◆ Information given:
◆ ◆ ◆ ◆ ◆ ◆ ◆
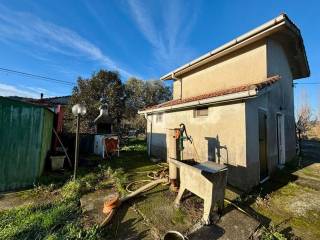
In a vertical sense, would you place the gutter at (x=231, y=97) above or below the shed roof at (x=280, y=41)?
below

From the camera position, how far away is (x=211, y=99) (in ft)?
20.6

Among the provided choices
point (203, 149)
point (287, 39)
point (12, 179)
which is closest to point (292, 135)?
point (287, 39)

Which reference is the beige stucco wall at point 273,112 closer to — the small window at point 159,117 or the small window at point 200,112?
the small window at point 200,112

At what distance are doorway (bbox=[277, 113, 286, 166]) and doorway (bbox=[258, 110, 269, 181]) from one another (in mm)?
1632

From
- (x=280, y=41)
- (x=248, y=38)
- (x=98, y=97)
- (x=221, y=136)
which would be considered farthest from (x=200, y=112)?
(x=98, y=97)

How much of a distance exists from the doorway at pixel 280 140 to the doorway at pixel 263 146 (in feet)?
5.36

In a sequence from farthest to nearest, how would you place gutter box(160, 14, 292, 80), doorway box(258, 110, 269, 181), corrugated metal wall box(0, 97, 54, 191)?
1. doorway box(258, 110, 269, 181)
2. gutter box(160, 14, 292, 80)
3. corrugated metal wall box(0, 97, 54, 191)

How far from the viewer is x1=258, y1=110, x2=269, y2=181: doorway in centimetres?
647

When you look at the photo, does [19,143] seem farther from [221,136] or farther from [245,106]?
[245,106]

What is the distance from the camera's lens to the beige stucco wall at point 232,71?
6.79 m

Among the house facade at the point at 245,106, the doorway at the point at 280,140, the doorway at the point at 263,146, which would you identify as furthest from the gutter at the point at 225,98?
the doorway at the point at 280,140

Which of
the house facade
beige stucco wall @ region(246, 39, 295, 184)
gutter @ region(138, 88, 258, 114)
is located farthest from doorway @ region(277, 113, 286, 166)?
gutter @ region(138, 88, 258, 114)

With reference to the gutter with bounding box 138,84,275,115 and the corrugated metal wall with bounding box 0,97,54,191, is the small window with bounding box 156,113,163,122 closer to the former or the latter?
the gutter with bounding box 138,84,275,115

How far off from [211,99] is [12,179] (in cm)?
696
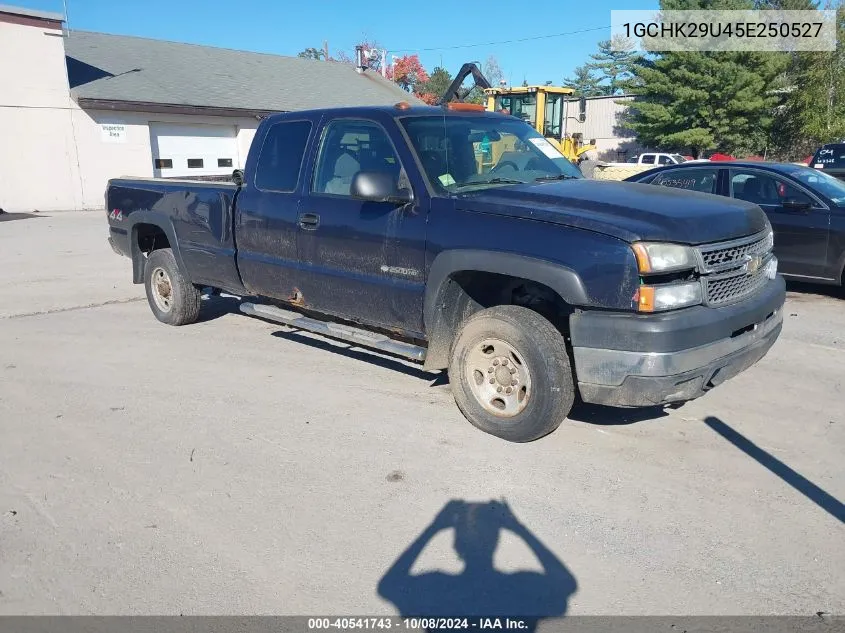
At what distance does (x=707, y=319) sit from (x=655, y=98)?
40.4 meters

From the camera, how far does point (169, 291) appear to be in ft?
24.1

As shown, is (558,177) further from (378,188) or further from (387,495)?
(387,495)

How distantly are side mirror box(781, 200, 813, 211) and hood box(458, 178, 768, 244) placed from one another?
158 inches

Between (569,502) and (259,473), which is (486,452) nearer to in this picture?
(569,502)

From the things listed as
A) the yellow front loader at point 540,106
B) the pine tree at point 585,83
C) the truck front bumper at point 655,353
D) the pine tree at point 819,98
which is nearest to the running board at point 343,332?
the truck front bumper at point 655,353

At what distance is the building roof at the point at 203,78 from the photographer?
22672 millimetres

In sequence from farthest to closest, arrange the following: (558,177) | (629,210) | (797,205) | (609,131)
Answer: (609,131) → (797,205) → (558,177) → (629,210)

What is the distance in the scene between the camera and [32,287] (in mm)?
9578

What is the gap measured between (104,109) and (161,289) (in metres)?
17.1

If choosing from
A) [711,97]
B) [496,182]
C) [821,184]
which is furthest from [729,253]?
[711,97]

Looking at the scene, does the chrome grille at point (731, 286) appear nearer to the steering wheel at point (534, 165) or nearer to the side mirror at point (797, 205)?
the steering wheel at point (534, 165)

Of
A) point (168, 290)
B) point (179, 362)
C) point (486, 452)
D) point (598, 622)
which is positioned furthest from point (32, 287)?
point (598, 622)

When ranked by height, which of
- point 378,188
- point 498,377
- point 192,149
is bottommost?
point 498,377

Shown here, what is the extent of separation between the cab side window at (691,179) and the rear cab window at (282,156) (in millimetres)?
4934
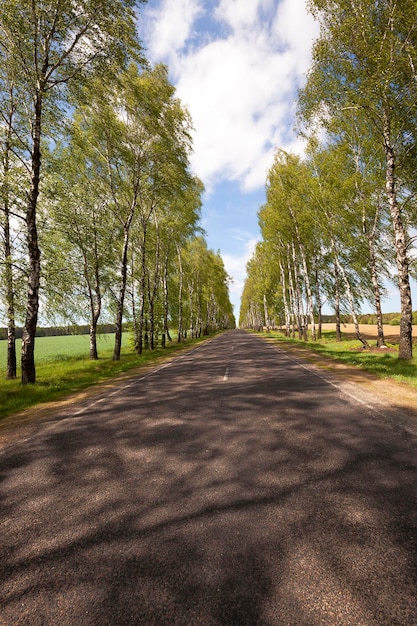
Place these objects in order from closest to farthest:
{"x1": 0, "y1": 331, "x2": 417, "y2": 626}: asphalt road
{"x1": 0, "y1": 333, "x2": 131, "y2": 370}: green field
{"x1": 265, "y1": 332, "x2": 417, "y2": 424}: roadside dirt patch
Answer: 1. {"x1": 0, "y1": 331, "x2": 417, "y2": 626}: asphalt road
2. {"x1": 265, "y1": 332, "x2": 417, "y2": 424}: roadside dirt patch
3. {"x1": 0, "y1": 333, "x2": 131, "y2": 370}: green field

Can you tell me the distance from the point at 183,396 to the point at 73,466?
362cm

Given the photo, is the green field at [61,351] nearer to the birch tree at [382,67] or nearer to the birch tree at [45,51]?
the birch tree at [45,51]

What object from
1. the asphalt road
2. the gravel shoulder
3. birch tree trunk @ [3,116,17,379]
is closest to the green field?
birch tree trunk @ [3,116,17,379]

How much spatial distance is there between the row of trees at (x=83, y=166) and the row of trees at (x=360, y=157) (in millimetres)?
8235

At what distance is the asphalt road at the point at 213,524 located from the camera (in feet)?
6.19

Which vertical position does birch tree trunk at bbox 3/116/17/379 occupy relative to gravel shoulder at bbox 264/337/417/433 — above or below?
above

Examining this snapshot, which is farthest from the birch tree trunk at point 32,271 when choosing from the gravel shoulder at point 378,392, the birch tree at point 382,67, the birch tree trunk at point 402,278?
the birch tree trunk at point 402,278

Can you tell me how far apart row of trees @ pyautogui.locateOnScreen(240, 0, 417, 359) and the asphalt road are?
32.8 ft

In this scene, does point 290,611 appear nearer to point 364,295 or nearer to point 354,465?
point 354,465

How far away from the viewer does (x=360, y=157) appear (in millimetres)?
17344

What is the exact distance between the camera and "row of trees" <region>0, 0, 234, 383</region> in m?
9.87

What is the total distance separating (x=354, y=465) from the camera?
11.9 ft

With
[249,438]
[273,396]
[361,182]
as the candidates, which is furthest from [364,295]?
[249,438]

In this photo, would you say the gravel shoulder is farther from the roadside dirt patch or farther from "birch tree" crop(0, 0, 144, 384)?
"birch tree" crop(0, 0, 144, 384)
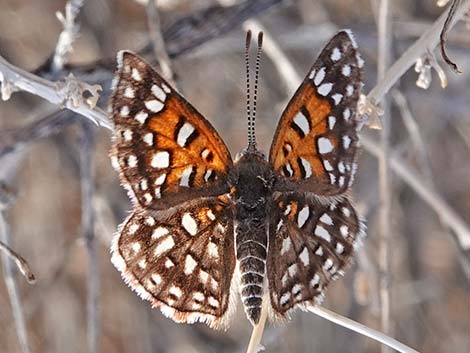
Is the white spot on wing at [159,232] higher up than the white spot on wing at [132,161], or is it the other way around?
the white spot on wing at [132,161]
◆ ◆ ◆ ◆ ◆ ◆ ◆
◆ What to work on: Turn the material above, from the line containing "In this photo, would" through the end of the material, into a Markdown table with the columns Row and Line, leaving out blank lines and pictures.

◆ Full answer:
| Row | Line |
|---|---|
| 1 | In this photo, would you say the gravel shoulder is farther from the roadside dirt patch or farther from "birch tree" crop(0, 0, 144, 384)? |
| 2 | "birch tree" crop(0, 0, 144, 384) |
| 3 | Is the white spot on wing at [159,232] higher up than the white spot on wing at [132,161], or is it the other way around? |
| 4 | the white spot on wing at [132,161] |